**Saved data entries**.

━━━

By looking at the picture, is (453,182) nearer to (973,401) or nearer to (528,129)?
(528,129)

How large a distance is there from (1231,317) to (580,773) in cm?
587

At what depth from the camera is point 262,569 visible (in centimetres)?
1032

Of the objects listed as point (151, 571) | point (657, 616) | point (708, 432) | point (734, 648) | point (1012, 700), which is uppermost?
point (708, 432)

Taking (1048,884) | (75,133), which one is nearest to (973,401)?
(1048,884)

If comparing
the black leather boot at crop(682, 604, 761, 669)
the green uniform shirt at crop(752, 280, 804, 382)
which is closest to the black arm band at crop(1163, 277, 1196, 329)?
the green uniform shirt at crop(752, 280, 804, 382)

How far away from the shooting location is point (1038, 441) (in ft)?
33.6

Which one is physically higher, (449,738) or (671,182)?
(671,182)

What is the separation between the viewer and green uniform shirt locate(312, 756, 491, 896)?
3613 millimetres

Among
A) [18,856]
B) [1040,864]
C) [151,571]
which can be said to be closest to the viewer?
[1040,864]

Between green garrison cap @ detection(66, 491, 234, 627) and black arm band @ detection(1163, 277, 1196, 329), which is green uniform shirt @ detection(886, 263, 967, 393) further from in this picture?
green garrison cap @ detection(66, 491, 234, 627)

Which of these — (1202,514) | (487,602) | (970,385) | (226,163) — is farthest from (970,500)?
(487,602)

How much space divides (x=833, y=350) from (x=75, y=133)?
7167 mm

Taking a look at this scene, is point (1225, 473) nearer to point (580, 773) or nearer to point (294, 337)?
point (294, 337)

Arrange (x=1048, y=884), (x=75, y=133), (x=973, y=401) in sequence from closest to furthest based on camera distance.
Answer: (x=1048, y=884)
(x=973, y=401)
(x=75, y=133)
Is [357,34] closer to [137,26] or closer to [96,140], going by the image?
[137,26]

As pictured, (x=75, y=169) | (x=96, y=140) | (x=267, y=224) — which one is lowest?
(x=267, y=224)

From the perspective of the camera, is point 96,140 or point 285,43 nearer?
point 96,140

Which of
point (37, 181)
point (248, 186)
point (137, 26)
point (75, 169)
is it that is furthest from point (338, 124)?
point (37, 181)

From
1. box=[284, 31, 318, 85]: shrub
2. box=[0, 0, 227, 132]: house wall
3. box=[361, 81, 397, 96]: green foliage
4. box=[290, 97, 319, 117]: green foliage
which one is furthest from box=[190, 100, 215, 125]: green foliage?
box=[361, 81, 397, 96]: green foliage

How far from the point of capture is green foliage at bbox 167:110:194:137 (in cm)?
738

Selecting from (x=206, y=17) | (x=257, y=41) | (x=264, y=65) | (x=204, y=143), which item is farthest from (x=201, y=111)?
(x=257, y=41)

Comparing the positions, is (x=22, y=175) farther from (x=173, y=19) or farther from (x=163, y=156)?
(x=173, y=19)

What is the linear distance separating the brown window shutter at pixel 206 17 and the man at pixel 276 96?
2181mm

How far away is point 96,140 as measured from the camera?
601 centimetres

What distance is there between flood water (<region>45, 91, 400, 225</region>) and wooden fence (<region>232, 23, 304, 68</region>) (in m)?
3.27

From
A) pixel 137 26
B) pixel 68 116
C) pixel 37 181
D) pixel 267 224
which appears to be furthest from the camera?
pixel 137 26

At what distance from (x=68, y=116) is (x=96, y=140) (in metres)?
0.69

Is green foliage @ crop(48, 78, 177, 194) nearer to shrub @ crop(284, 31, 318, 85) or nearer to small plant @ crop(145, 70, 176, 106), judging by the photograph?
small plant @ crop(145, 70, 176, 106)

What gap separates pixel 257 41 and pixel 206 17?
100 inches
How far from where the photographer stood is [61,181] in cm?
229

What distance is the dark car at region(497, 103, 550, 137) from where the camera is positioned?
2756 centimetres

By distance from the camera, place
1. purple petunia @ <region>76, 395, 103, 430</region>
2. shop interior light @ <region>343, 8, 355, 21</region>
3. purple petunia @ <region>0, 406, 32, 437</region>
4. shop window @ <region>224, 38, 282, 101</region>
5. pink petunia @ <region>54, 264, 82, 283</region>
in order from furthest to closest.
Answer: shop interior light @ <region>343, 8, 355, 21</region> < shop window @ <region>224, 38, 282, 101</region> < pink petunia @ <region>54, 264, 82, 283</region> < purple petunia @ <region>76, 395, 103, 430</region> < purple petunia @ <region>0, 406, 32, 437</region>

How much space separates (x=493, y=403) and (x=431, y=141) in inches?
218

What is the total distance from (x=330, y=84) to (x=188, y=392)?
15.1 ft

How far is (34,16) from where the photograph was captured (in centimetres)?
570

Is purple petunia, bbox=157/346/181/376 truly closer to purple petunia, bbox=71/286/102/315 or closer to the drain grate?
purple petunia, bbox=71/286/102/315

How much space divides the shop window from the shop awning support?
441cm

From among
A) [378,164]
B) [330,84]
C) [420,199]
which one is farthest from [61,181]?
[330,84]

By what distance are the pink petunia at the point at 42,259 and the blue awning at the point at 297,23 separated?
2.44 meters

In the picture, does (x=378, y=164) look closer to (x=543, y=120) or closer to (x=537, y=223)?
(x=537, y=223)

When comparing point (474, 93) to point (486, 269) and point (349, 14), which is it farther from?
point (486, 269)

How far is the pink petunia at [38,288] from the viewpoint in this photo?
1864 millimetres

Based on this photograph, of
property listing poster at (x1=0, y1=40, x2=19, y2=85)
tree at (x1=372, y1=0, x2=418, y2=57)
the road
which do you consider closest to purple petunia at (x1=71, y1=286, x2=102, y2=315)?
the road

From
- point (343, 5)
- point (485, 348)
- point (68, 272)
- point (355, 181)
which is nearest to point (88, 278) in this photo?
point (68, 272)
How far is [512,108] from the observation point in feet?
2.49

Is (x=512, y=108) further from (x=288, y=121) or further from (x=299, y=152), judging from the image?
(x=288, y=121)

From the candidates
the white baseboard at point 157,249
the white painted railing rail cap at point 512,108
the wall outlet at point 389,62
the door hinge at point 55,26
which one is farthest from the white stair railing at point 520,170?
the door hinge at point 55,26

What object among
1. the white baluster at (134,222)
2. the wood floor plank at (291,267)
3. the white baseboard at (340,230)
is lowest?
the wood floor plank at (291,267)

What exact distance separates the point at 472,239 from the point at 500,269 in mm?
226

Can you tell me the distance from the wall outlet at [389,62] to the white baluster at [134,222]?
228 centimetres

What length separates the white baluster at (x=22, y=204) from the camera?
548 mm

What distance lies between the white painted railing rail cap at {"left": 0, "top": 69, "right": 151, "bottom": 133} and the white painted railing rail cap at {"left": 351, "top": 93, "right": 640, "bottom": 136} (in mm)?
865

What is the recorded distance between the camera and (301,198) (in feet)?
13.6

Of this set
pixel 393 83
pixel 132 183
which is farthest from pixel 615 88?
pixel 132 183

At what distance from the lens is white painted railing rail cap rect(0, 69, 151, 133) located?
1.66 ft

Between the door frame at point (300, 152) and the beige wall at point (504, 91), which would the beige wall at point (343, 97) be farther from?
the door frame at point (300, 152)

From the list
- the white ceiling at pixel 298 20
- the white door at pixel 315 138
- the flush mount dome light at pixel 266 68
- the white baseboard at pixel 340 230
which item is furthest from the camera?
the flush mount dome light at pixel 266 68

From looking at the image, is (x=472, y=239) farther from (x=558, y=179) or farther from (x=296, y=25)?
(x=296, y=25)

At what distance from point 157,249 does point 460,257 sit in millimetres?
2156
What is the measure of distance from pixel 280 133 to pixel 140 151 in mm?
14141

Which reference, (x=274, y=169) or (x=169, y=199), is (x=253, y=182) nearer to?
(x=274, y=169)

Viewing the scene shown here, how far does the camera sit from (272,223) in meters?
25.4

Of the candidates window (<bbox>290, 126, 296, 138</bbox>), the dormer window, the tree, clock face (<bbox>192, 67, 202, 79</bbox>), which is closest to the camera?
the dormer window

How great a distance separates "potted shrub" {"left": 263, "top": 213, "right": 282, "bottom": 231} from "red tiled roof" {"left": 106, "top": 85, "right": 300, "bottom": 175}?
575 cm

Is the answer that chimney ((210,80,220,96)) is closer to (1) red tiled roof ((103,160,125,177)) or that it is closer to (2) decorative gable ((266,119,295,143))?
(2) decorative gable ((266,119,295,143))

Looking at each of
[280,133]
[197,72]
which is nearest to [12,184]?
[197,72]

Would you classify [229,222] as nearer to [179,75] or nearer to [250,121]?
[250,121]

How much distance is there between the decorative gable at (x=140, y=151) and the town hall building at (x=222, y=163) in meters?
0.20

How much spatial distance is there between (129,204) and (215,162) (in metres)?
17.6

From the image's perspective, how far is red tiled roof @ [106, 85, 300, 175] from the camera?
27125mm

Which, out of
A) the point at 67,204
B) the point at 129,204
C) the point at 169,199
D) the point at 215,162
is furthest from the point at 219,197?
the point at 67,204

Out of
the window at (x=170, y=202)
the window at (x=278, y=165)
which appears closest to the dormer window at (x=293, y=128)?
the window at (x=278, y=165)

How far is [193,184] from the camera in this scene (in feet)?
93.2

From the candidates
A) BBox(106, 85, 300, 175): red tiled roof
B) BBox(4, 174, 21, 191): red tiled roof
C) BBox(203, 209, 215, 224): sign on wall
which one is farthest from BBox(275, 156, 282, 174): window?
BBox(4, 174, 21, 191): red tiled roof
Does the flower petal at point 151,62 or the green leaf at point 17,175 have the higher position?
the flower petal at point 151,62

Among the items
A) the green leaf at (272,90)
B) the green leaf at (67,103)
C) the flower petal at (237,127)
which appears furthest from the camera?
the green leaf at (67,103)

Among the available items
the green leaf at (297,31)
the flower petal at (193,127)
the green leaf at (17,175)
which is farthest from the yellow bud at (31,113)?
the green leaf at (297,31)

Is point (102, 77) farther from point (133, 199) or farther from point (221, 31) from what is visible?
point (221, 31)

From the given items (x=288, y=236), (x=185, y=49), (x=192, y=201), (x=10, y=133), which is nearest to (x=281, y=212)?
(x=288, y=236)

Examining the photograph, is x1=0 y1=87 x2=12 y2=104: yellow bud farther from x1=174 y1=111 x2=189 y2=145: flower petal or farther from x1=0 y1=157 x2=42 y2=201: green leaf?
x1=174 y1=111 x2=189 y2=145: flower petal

━━━

**EXERCISE REQUIREMENTS**.
Pick out every line in the records above that contains the word "farthest". Letter case counts.

**FINAL ANSWER**.
Which of these — (1202,514) | (487,602) | (970,385) | (226,163) — is farthest from (970,500)?
Selecting from (x=206, y=17) | (x=257, y=41) | (x=264, y=65) | (x=204, y=143), which item is farthest from (x=201, y=111)?
which one is farthest from [61,181]?
which one is farthest from the white stair railing at point 520,170?
which is farthest from pixel 615 88?
which one is farthest from BBox(275, 156, 282, 174): window?
which is farthest from the yellow bud at (31,113)?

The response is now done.